- _EXCERPT_
>>

For the past six years, Dr Humphrey Southall has been directing the construction of the Great Britain Historical Database (GBHD). The project has progressed according to an ambitious historical and geographical aim: "to capture the changing boundaries of the major administrative areas of Britain and Ireland from the mid-nineteenth century to the present and link these to a major socio-economic database to allow the analysis and mapping of data for at least the last 150 years." Such a task, previously unthinkable because of its complexity and size, has become possible with the advances provided by information technology. Firstly, new technology allows historians to enter and record the huge amount of data provided by socio-economic evidence of the nineteenth and twentieth centuries. Secondly, technology, in the form of Geographical Information Systems (GIS) software, allows historians to ask questions of this data over geographical classifications that have evolved over time.

The project, open-ended in scope because of the huge amount of data involved, comprises four different strands.

* The technical development of the Geographical Information System over any type of data
* The assembly of a Geographical Information System specific to 19th and 20th century Britain, including the entry of the relevant boundary changes
* The entry of the relevant economic and social data within separate boundaries
* The final historical analysis of the data, using the GIS system

Finding funds for executing these divergent tasks (which occur in different locations, make use of different skills and happen at different times in the project) is a difficult task. Dr Southall has become something of an expert at organising funding for the GBHD, matching parts of the project with the concerns of different fund-awarding bodies. This includes exploiting the new technologies in the project to impress major funding agencies, making use of the smaller trusts to help fill gaps in funding, recognising where collaborations can provide assistance, and being aware of the best plans for writing the actual bids. While the nature of the GBHD has demanded certain types of funding, the routes established by Dr Southall for gaining this funding are useful knowledge for anyone pursing a digitisation project in the humanities.

Large-Scale Funding

At the beginning of the project, the GBHD had to rely on relatively small bids. (The chart demonstrates the complex nature of the funding for its first three of four years) As the dimensions of the project have widened, more ambitious bids have been submitted and accepted. Dr Southall was delighted to find that even the traditional funding bodies were willing to recognise projects involving digitised data. The largest grant (over £250,000 from the Economic and Social Research Council (ESRC) to cover two and a half-year's work) was based on the project's goals for preparing a digital record of 200 years worth of census data. The other major funders, the Wellcome Trust, have also shown their enthusiasm for the GIS system by making some sizeable contributions towards its development and application.

<<

- _CHALLENGES_
a) Locate each row below that contains the string "further" and copy those lines.
b) Continue the passage above on funding the Great Britain Historical Database from where it stops.

- _DATA SHOWN_

>>

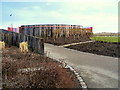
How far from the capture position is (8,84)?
4562 mm

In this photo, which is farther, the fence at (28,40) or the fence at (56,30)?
the fence at (56,30)

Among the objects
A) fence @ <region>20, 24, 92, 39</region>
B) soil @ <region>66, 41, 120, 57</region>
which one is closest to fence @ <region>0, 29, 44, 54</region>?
soil @ <region>66, 41, 120, 57</region>

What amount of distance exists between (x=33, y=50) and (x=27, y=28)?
38.7ft

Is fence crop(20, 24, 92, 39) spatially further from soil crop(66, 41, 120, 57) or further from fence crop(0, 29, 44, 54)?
soil crop(66, 41, 120, 57)

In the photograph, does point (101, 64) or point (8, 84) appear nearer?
point (8, 84)

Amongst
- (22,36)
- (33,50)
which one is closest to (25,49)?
(33,50)

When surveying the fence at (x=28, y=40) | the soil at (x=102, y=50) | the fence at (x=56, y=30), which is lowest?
the soil at (x=102, y=50)

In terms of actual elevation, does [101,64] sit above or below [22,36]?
below

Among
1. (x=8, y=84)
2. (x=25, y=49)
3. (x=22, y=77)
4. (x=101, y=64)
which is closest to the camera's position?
(x=8, y=84)

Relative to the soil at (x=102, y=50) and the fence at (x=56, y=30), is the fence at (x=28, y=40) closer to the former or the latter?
the soil at (x=102, y=50)

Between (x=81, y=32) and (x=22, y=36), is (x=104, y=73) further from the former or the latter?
(x=81, y=32)

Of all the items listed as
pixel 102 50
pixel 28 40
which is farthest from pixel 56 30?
pixel 102 50

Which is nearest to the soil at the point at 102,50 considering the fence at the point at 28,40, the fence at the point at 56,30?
the fence at the point at 28,40

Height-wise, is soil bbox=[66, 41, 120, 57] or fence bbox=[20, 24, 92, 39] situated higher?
fence bbox=[20, 24, 92, 39]
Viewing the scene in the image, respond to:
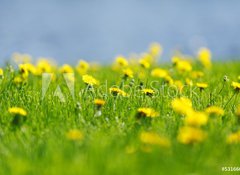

<<

- _EXERCISE RESULTS_
a)
Is fence crop(20, 24, 92, 39) spatially further from soil crop(66, 41, 120, 57) or further from fence crop(0, 29, 44, 54)?
Between (x=81, y=32) and (x=22, y=36), is (x=104, y=73) further from the former or the latter?

b)
Figure 1 - Funding for the project for the years 1994 - 2000

Besides the major funding bodies, there also exist sources of funding that will help projects with a technical slant. Various schemes established by the Joint Information Systems Committee (JISC) were helpful for the GBHD in this respect. Funding from the JISC's Special Collections in the Humanities allowed for some of the digital data to be placed online. Yet another project with an acronym, the JTAP Initiative (standing for JISC Technology Applications Programme) was the source of one of the project's larger grants. It allowed for a pilot research project to examine the possible development of electronic atlases as developed from the GIS system.

Because it gives the opportunity for new methodologies, the GIS system opens up new possibilities of research, and therefore funding. For example, it allows researchers to compare datasets from different eras of categorisation. Reform of mortality statistics in 1974 meant that the standard geographical category became 'town'. Data recorded between 1911 and 1974, however, was recorded according to 'urban district', and by 'registration district' before 1911. The geographical framework supplied by the GIS system allows the disparate records to be analysed as a unit. Historians and social scientists, therefore, now have a structure that allows them to write a narrative on mortality statistics for the entirety of the twentieth century. The GBHD has advertised this new research potential in a number of its funding bids.

Of course, such a project has drawbacks as well as advantages. In terms of funding, the crossover between subjects raises suspicion within funding bodies dedicated to particular areas of study. While the ESRC is now asking social scientists to include an historical perspective in their work, they are still wary of funding projects that go before 1850, as the GBHD does. The area before 1850 is more the preserve of the Arts and Humanities Research Board and the British Academy Humanities Research Board, of which the latter had supplied some financial assistance for the pre-modern aspects of the project. Such drawbacks are not major barriers, however. Funding bodies will ask interdisciplinary projects to amend their bids to suit their research ethos, rather than rejecting them outright. Social science bodies have provided large chunks of the GBHD's funding; financial help has also been collected from bodies directed towards humanities research.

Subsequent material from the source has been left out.